# Start of Excerpt
When long-time friends bought a pop-up Northstar for their family, Kristin and Brad Copeland were inspired to get their own. First family rule: no electronics allowed.
At Truck Camper Magazine, we have the amazing ability to see exactly what you’re doing. For example, we can “see” that you’re on a computer, tablet, or smart phone. You’re literally right in front of one of these devices – right now. Isn’t that amazing? We’re so smart.
Of course Truck Camper Magazine is online only, so there’s really no other way you could be reading this article. Okay, you could have asked your nephew to print the article and send it to you in the mail. In that case, we can “see” that you’re reading this article on a piece of paper. Again, we are quite clever.
Taking a step back from all this silliness, it’s become quite evident that most of us are inextricably tied to our devices. Go into any restaurant and you’ll find couples sitting across from one another, not talking, and clicking away on their smartphones. Look again and you may notice their kids are doing much the same. It’s a little out of control, and I am increasingly freaked out about where this society-wide trend is going.
Kristin and Brad Copeland’s story gives me hope. As parents of two young daughters, they not only take their children truck camping in some of the most beautiful locations in the West, but they ban any and all electronic devices while camping. No, they’re not Amish. They’re just doing their best to make sure their kids aren’t swallowed whole by Apple or Samsung’s latest device. These kids may not know it yet, but they are extremely lucky.
If you have young children in your life, perhaps you could take take a page from the Copeland’s family playbook. Leave the devices off, and introduce the next generation to a little something we call nature. With a geyser here, and a Moose there, and a rainbow after a thunderstorm, we may just pull a few more kids out of the web, and into the world.
Above Left to Right: Kaitlyn, Kristin, Brad, and Karleigh Copeland
TCM: How did you and Brad get into truck camping?
Kristin: My grandparents had a truck camper and took my brother and I camping every once in awhile. My parent’s idea of camping was a mint on the pillow and room service. When Brad and I met, he introduced me to tent camping.
Above: Kristin’s grandparents had a truck camper
Brad and I have long time friends, the Rowleys, that live in Mammoth, California. Before we had kids, we went on long hikes and backpacking trips through the Sierras together. Once the children were born, it was more challenging to go tent camping.
Above: The Rowleys and the Copelands camping together – click to enlarge
When our friends got their Northstar pop-up truck camper, I fell in love with it. There was a bed and a kitchen. The truck camper made it much easier to go camping with the kids. That’s when we started looking at a Northstar truck camper.
Above: The XB bed gives the Copelands more room when camping
Our friends have one daughter so the dinette bed works great for them. With two girls, we needed more room. That’s when I saw that Northstar offered an extra pop-out bed, or XB option.
I was very lucky and found a Northstar with the XB option on Craigslist. The first owner bought it new and only had it for a year. We drove up to Oregon and bought the camper. We have enjoyed every moment of owning the camper ever since.
Above: The extra bunk closed (in driving position) and open – click to enlarge
TCM: How do you like the (XB) extra bunk?
Kristin: The extra bunk just folds out and then there’s a bar that pushes out the tent material. Then we latch it into place and slide the cushion out. That’s the bed.
# End of Excerpt
# Start of Record excerpts
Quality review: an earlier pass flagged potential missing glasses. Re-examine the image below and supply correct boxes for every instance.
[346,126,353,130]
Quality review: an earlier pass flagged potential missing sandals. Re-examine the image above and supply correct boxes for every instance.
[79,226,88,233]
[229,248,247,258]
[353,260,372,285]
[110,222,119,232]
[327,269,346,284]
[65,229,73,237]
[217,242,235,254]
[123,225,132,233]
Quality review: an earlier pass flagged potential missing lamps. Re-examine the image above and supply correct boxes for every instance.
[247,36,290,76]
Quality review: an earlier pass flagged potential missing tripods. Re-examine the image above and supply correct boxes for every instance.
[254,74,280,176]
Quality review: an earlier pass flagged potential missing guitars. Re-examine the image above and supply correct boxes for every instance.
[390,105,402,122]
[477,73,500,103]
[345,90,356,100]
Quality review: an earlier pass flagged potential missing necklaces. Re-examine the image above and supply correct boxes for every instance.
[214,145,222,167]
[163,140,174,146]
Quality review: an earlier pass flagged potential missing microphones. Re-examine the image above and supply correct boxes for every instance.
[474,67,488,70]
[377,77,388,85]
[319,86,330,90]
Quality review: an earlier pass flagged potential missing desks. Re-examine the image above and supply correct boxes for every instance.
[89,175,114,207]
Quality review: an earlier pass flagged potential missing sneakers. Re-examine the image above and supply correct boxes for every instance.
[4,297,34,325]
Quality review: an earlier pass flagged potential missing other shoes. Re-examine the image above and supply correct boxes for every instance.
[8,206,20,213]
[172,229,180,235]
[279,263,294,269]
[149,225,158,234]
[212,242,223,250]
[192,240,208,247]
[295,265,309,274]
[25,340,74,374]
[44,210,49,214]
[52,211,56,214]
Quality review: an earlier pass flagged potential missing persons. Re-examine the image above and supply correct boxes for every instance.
# End of Record excerpts
→ **Work to complete**
Continue the interview with the Copeland family about their Northstar truck camper, starting right after its final line.

→ **Result below**
The extra bunk also helps during the day because we put the sleeping bags, pillows, and our girls’ stuff in the tent and out of the way. Then we have the dinette cleared off.
When we’re traveling, the tent material folds down and the extra bunk collapses down to flush with the wall. We can sit in the dinette with the bunk room closed.
In a few years, the girls may be too big to sleep in the extra bunk. By then they’ll want to sleep outside in a tent away from mom and dad. They’ve actually already started doing just that.
Every year, on the last day of school, seven families from my daughter’s school get together. We pick up the kids and go camping for five days at San Elijo State Beach. It’s only forty-five minutes from our house.
After this past school year, we went to San Elijo State Beach and put a tent out for the kids. They wanted to be with their friends. They had a great time.
Above: The tailgate step for easier access into the camper
Above: The back porch Brad built for their Northstar TC650
TCM: Tell us about your back porch and step system. Did you make that?
Kristin: Brad built the back porch out of scraps one night before went desert camping. He’s like MacGyver. He just got some two-by-fours and started building. The porch has two arms that slide under the camper. When we’re not using it, it’s removable. With all the sand we pick up in the desert, it’s nice to have a place to clean off before going in the camper.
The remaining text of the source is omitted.